Perhaps in future our politicians should spend a little more time ensuring their own house is in order.  Before attacking others.

-Rd


----------



## daltonr (15 Dec 2004)

The government is going to repay "up to" €2000 to these people.  Less than many of them are owed even if you ignore the interest they should be paid on money stolen from them.

The Shame of it.

-Rd


----------



## Monsieur Bond (16 Dec 2004)

> The government is going to repay "up to" €2000 to these people.
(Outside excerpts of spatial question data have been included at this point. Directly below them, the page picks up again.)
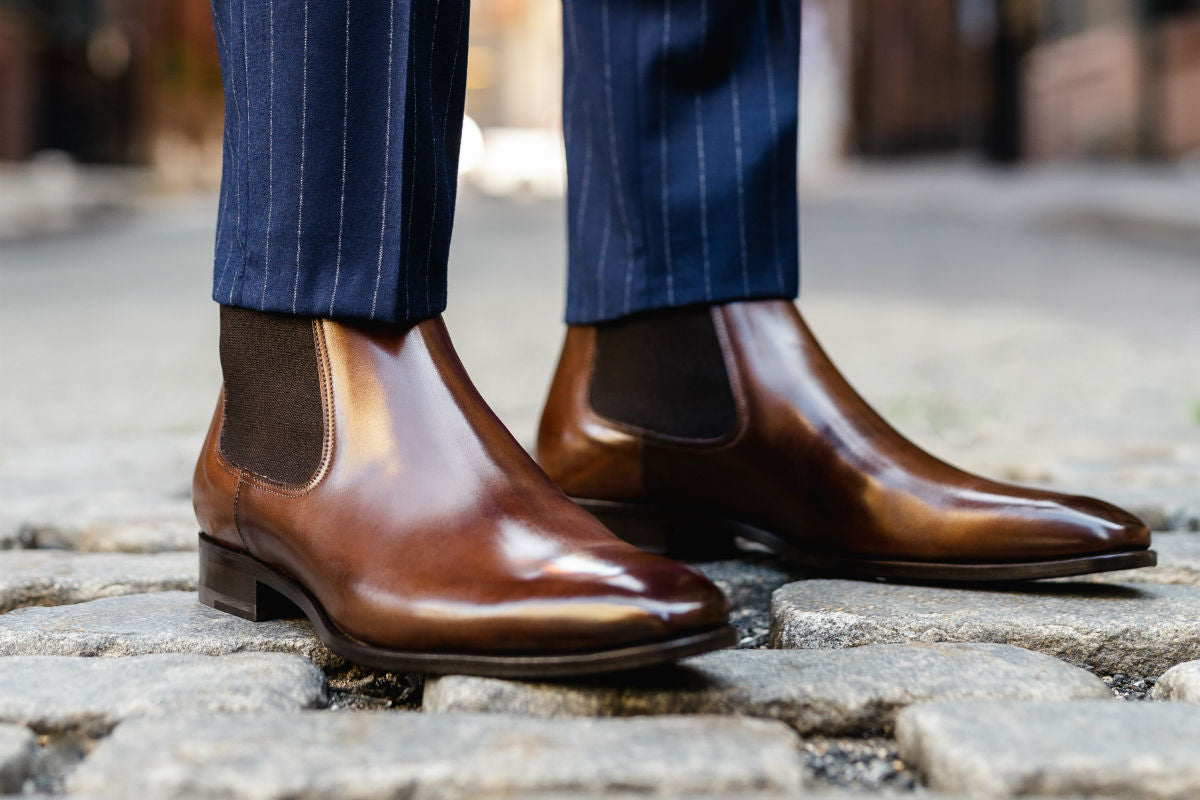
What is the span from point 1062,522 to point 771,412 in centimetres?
23

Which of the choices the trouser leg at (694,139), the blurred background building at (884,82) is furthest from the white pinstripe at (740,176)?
the blurred background building at (884,82)

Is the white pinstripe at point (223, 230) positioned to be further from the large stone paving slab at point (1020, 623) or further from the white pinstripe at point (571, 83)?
the large stone paving slab at point (1020, 623)

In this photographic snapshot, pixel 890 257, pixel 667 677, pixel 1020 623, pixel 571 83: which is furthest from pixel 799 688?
pixel 890 257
Less than many of them are owed even if you ignore the interest they should be paid on money stolen from them.



Worse still, even though the govt know exactly who the affected people are, they are not going to simply transfer money back to them; no, the pensioners (some of them 90 years old) have to fill in forms to apply for the refund!

A sure way of ensuring that the cost to the govt is minimised at the risk of simply some (more) bad PR.


----------



## Brendan Burgess (16 Dec 2004)

I haven't read much about the Nursing Home issue - maybe someone could list out the facts of the matter.

Forgetting about what the law actually says for a moment, are we suggesting that residents of nursing homes provided by the state should make no contribution to their upkeep? 

Are we saying that the state should pay for everyone in nursing homes? 

I know of people who have transferred their homes to their kids when they went into nursing homes so that they don't have to make any payment towards the cost.

Brendan


----------



## MOB (16 Dec 2004)

*Nursing Home fees*

"I know of people who have transferred their homes to their kids when they went into nursing homes so that they don't have to make any payment towards the cost."

Brendan,   I believe that the current rules for means testing include the following:

1.  Your family home is not taken into account for the means test if a spouse or dependent is still living in it.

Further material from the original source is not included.